Short problem: Retype the stretch from the start of the records through the line that contains "212L67 226H106L124 212L120", keeping every character unchanged.

## begin Records provided

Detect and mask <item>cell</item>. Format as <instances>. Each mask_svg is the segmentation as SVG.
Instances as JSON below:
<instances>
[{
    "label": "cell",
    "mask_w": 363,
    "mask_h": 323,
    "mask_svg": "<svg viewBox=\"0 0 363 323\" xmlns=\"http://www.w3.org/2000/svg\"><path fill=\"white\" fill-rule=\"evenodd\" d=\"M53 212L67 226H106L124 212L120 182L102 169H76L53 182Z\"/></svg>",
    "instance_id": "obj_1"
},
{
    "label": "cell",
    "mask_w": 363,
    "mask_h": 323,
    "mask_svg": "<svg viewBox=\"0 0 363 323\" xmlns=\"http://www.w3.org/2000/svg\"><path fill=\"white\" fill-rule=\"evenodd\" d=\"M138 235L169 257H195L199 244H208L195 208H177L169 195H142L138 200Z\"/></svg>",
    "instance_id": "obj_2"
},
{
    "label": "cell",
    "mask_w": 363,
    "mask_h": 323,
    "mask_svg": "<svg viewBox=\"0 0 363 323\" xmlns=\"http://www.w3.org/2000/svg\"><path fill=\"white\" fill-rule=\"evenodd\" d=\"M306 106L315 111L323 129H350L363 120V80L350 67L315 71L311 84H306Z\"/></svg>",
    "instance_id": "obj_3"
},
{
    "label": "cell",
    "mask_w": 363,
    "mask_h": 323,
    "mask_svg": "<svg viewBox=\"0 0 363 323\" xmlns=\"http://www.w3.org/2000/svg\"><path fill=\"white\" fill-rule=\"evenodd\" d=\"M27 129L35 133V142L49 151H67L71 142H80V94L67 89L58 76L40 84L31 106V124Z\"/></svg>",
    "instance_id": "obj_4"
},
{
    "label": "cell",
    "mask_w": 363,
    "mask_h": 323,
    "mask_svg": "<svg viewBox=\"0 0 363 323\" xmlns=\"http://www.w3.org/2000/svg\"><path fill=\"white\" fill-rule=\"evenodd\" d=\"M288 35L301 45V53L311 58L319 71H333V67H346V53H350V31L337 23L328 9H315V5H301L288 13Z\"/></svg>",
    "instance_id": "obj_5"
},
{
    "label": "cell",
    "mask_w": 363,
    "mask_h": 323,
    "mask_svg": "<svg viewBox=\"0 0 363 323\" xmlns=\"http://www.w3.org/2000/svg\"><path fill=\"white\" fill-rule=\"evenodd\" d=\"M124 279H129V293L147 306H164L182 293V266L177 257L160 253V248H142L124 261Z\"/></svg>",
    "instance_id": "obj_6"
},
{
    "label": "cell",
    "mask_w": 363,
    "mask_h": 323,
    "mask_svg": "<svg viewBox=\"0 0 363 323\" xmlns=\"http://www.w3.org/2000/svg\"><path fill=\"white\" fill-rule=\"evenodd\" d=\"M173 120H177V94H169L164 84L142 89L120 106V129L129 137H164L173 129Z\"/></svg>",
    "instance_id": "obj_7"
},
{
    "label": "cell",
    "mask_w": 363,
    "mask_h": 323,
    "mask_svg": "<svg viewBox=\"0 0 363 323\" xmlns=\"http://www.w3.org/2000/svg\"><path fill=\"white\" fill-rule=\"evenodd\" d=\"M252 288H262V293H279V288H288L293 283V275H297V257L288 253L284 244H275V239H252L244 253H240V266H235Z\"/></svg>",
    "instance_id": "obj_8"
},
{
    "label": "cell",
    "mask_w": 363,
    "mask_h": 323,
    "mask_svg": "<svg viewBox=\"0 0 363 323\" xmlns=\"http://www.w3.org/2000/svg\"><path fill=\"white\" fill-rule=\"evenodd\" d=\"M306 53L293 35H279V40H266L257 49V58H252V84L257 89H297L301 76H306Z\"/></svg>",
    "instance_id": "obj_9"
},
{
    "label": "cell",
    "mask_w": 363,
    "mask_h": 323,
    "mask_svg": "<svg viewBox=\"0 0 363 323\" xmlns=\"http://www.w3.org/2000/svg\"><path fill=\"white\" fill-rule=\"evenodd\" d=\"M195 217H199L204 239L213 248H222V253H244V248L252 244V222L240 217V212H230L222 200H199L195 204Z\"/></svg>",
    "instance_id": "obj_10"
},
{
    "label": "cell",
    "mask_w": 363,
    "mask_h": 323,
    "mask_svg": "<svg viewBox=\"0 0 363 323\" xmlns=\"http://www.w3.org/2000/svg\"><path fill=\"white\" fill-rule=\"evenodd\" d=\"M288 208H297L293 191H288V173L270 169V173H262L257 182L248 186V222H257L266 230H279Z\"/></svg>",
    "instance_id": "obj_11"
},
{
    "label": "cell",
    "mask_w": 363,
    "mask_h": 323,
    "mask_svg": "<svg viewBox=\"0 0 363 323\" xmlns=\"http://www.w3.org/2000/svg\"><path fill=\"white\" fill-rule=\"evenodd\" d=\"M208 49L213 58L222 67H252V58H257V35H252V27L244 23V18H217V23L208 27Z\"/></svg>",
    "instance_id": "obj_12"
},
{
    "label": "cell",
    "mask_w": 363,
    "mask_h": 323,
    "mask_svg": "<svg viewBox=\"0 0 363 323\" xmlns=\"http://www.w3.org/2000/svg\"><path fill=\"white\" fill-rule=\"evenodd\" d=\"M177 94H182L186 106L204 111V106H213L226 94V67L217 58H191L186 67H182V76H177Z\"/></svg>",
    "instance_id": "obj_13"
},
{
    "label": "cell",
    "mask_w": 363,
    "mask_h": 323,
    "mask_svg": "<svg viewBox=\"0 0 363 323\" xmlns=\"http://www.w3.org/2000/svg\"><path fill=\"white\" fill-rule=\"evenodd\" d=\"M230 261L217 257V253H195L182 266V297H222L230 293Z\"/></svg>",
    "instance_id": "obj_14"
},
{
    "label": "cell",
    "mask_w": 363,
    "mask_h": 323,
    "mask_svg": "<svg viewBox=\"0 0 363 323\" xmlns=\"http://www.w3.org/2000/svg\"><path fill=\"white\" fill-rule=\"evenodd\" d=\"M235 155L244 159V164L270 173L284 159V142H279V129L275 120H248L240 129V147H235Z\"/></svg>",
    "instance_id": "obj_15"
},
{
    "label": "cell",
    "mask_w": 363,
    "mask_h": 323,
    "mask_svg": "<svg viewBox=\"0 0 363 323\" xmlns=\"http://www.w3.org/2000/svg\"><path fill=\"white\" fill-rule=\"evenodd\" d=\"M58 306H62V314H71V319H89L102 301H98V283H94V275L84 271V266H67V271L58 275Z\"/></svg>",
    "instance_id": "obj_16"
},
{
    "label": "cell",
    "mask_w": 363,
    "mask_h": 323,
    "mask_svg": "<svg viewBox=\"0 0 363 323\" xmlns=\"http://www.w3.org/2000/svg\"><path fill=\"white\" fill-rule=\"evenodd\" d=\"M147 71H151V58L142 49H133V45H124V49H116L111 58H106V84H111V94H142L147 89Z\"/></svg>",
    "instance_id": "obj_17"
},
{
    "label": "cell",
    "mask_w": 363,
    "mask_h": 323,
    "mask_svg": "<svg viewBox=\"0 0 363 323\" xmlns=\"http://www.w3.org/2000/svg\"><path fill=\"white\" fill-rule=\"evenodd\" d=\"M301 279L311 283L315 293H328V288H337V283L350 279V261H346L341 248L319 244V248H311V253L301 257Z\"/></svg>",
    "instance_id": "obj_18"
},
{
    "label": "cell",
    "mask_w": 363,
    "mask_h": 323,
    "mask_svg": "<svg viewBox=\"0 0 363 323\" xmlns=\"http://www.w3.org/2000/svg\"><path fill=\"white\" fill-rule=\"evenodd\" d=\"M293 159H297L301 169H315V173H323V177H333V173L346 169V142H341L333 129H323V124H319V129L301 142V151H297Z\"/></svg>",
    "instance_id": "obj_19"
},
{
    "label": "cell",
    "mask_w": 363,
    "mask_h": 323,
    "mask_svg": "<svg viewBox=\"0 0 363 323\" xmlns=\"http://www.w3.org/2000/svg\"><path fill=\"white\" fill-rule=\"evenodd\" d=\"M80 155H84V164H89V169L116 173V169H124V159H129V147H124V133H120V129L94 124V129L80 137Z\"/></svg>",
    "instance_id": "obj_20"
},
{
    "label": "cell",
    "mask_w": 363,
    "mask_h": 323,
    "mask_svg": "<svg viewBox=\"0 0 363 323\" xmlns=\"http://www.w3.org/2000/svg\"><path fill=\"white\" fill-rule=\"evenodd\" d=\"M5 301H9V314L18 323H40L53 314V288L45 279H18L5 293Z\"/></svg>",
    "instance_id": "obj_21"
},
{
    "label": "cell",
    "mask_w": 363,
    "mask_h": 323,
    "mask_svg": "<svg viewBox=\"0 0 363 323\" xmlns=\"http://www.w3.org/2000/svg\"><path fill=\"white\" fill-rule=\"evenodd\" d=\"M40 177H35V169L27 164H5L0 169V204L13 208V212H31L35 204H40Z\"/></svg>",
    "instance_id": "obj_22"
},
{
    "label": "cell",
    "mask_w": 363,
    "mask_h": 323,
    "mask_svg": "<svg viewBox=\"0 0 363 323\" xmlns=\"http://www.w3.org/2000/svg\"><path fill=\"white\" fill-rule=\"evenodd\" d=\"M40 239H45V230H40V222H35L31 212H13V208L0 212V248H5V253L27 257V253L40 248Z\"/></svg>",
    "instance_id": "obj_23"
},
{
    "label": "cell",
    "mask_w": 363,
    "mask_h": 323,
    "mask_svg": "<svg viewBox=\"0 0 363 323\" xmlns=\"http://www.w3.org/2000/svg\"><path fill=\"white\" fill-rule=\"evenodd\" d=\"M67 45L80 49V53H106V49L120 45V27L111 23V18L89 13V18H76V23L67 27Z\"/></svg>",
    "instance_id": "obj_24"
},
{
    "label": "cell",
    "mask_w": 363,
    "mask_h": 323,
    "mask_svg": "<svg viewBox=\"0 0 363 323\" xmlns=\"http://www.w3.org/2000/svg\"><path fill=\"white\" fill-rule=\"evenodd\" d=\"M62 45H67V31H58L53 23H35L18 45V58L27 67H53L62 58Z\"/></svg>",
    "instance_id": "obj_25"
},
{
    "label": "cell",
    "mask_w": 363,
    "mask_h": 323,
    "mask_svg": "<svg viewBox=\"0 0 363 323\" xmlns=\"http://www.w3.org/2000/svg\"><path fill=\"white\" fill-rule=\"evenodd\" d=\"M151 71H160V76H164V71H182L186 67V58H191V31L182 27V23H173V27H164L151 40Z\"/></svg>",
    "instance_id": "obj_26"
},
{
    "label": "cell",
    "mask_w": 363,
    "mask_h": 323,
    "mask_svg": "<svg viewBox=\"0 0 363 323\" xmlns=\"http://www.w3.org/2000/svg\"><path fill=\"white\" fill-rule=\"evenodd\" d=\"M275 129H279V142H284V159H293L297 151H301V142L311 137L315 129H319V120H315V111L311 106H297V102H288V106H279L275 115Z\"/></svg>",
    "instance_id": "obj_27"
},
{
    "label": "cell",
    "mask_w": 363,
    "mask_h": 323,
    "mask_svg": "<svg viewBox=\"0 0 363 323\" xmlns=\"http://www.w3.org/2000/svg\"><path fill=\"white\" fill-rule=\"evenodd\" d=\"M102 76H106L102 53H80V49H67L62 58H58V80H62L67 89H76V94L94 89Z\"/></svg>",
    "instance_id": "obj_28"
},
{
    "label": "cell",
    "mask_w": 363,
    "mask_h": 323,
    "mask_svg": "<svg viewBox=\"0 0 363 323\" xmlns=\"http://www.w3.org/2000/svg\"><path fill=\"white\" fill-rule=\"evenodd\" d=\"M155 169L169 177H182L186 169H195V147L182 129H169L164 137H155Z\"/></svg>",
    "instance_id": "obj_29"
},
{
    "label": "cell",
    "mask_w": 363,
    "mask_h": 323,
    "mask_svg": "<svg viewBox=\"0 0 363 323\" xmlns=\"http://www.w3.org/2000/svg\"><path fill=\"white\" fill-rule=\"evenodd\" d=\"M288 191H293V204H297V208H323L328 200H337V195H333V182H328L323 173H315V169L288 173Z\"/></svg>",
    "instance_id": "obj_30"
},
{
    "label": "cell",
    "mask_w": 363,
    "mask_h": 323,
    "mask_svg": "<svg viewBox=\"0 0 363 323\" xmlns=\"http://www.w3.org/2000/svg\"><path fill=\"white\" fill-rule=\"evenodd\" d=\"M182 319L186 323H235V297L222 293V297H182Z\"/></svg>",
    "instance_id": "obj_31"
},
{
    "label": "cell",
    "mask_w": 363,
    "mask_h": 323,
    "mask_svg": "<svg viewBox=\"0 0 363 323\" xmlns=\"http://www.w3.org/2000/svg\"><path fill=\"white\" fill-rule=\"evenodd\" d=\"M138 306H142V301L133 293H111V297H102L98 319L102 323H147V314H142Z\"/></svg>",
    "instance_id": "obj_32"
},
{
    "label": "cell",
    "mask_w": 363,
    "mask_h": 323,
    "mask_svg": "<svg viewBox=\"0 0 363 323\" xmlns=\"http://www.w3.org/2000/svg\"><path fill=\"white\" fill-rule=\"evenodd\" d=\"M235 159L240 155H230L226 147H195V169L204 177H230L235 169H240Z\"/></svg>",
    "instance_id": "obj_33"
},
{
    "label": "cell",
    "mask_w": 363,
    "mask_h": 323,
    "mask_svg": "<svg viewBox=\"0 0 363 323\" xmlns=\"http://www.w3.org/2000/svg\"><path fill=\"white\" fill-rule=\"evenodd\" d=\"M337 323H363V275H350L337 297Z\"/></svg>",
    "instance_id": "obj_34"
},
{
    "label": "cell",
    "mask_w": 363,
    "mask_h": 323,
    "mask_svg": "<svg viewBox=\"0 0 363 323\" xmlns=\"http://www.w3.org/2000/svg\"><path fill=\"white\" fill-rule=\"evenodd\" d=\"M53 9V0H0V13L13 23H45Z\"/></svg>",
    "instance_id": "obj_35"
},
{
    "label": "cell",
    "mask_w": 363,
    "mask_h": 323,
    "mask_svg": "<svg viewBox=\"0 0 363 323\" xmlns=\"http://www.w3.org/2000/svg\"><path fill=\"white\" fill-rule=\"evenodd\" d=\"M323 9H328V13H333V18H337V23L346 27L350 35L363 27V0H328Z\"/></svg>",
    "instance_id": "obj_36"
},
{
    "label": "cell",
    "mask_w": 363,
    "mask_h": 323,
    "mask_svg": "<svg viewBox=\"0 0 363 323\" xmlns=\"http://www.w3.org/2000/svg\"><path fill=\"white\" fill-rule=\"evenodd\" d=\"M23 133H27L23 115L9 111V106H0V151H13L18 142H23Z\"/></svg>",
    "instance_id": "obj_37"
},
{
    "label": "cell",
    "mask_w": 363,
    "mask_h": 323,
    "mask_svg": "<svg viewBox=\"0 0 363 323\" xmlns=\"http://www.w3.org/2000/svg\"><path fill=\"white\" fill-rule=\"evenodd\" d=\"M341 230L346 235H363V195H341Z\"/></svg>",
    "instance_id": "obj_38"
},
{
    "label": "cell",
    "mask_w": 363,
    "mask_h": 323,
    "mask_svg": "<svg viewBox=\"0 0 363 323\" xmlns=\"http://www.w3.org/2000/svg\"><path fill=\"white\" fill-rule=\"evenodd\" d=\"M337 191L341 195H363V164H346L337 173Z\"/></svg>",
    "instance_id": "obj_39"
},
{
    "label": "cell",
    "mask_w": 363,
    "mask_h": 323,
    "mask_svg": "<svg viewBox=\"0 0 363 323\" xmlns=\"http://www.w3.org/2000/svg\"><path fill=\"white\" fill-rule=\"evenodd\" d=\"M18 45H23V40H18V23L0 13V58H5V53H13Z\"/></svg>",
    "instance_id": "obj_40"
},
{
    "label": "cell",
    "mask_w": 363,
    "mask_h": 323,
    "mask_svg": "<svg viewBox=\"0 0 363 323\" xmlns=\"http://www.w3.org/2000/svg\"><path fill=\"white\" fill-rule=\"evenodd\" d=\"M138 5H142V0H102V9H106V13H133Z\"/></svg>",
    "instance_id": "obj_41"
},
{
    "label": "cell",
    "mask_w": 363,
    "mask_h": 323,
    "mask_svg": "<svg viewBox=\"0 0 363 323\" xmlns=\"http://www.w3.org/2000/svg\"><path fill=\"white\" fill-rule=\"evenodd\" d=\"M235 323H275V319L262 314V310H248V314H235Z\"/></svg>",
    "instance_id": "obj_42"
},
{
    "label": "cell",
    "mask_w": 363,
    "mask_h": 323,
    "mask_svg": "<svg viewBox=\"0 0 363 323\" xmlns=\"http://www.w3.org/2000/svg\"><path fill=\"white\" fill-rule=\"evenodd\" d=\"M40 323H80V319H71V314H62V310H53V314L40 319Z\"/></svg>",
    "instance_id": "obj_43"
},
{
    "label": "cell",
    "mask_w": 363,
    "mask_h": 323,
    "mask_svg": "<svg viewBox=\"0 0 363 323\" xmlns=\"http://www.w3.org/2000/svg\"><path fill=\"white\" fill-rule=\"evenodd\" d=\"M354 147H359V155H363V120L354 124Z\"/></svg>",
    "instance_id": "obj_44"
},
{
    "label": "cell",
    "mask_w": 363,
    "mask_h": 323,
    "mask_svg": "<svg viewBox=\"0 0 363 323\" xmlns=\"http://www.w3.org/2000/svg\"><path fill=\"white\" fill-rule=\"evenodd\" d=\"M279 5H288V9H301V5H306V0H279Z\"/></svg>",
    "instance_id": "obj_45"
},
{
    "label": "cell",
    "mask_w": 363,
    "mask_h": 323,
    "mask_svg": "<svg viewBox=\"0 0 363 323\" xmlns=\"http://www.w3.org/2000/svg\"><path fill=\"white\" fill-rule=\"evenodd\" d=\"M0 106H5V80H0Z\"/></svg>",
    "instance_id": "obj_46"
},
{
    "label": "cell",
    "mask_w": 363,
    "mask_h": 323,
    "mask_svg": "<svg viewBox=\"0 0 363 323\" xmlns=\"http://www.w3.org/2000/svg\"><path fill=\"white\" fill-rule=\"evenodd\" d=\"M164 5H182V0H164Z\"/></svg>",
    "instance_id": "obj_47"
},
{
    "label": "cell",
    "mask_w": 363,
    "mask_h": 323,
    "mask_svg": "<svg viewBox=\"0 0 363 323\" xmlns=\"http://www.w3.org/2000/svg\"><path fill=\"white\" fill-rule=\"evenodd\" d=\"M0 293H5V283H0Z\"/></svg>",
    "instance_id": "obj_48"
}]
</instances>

## end Records provided

Solution below:
Detect and mask <item>cell</item>. Format as <instances>. Each mask_svg is the segmentation as SVG.
Instances as JSON below:
<instances>
[{
    "label": "cell",
    "mask_w": 363,
    "mask_h": 323,
    "mask_svg": "<svg viewBox=\"0 0 363 323\" xmlns=\"http://www.w3.org/2000/svg\"><path fill=\"white\" fill-rule=\"evenodd\" d=\"M53 212L67 226H106L124 212L120 182L102 169H76L53 182Z\"/></svg>",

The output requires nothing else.